# Cross-Hardware Serving Benchmark

**Question**: What's the overhead of training on one hardware and serving on another?

## The Matrix

|  | **Serve GPU** | **Serve TPU** |
|--|---------------|---------------|
| **Train GPU** | Baseline | PyTorch→JAX |
| **Train TPU** | JAX→ONNX→TensorRT | Native |

## Conversion Paths

1. **PyTorch → JAX** (GPU train → TPU serve)
   - `torch` → `jax.numpy` weight conversion
   - Or: `torch` → ONNX → `jax_onnx`
   - Friction: High (architecture differences)
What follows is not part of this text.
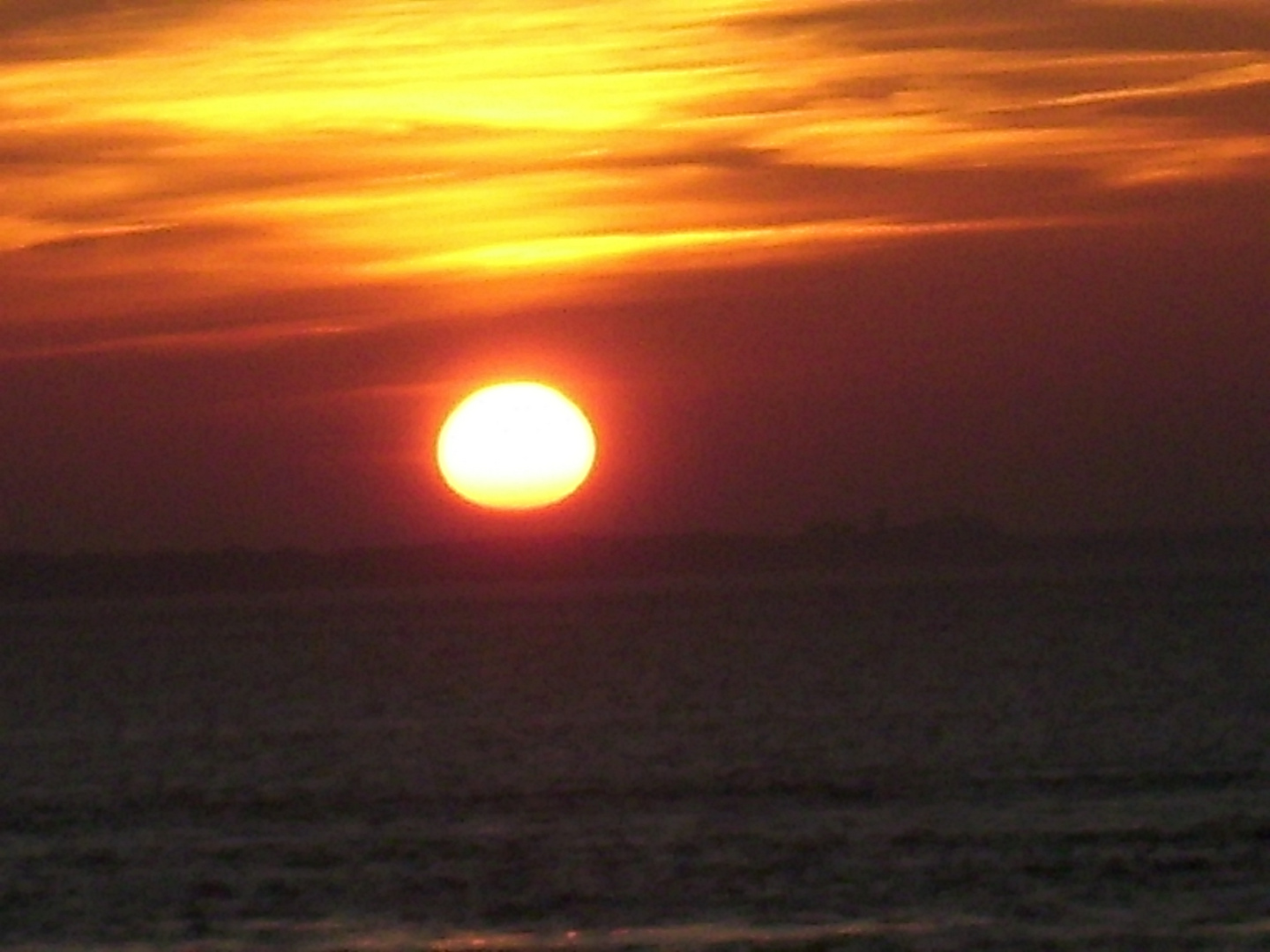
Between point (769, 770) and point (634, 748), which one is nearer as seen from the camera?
point (769, 770)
2. **JAX → ONNX → TensorRT** (TPU train → GPU serve)
   - `jax2onnx` or `flax` export
   - ONNX → TensorRT for GPU optimization
   - Friction: Medium (well-supported path)

3. **PyTorch → ONNX → TensorRT** (GPU train → GPU serve optimized)
   - Standard optimization path
   - Friction: Low (native ecosystem)

In [None]:
# Setup
!pip install -q torch transformers onnx onnxruntime-gpu
!pip install -q optimum[onnxruntime-gpu]

import torch
import time
import json
import os
from datetime import datetime

# Detect hardware
if torch.cuda.is_available():
    device = "cuda"
    hw_name = torch.cuda.get_device_name(0)
    print(f"GPU: {hw_name}")
else:
    device = "cpu"
    hw_name = "CPU"
    print("Warning: No GPU detected")

In [None]:
# Step 1: Load PyTorch model (simulating GPU-trained model)
from transformers import AutoTokenizer, AutoModel

MODEL_ID = "Alibaba-NLP/gte-Qwen2-1.5B-instruct"

print(f"Loading {MODEL_ID} in PyTorch...")
tokenizer = AutoTokenizer.from_pretrained(MODEL_ID, trust_remote_code=True)
model_pt = AutoModel.from_pretrained(MODEL_ID, trust_remote_code=True)

# Baseline PyTorch inference
test_text = "What is the meaning of life?"
inputs = tokenizer(test_text, return_tensors="pt")

model_pt.eval()
with torch.no_grad():
    start = time.time()
    for _ in range(10):
        _ = model_pt(**inputs)
    pt_time = (time.time() - start) / 10

print(f"PyTorch CPU baseline: {pt_time*1000:.1f}ms/inference")

In [None]:
# Step 2: Export to ONNX
from pathlib import Path

onnx_path = Path("/content/model.onnx")

print("Exporting to ONNX...")
export_start = time.time()

# Dynamic axes for variable sequence length
dynamic_axes = {
    'input_ids': {0: 'batch', 1: 'sequence'},
    'attention_mask': {0: 'batch', 1: 'sequence'},
}

torch.onnx.export(
    model_pt,
    (inputs['input_ids'], inputs['attention_mask']),
    onnx_path,
    input_names=['input_ids', 'attention_mask'],
    output_names=['last_hidden_state'],
    dynamic_axes=dynamic_axes,
    opset_version=14,
)

export_time = time.time() - export_start
onnx_size = onnx_path.stat().st_size / 1e9

print(f"ONNX export: {export_time:.1f}s, size: {onnx_size:.2f}GB")

In [None]:
# Step 3: ONNX Runtime inference (GPU)
import onnxruntime as ort

print("Loading ONNX model with GPU provider...")
providers = ['CUDAExecutionProvider', 'CPUExecutionProvider']
session = ort.InferenceSession(str(onnx_path), providers=providers)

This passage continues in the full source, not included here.